◆ **Work instructions**:
Could you write out all of the data again, word for word?

◆ **Data records**:
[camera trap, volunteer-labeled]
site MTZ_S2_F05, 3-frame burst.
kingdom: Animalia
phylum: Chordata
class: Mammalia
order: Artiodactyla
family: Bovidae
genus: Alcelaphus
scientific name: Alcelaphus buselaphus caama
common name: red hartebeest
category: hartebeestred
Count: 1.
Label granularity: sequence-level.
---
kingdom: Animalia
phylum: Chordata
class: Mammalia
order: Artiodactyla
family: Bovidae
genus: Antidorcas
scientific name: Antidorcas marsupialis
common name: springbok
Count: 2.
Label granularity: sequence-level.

◆ **Written solution**:
[camera trap, volunteer-labeled]
site MTZ_S2_F05, 3-frame burst.
kingdom: Animalia
phylum: Chordata
class: Mammalia
order: Artiodactyla
family: Bovidae
genus: Alcelaphus
scientific name: Alcelaphus buselaphus caama
common name: red hartebeest
category: hartebeestred
Count: 1.
Label granularity: sequence-level.
---
kingdom: Animalia
phylum: Chordata
class: Mammalia
order: Artiodactyla
family: Bovidae
genus: Antidorcas
scientific name: Antidorcas marsupialis
common name: springbok
Count: 2.
Label granularity: sequence-level.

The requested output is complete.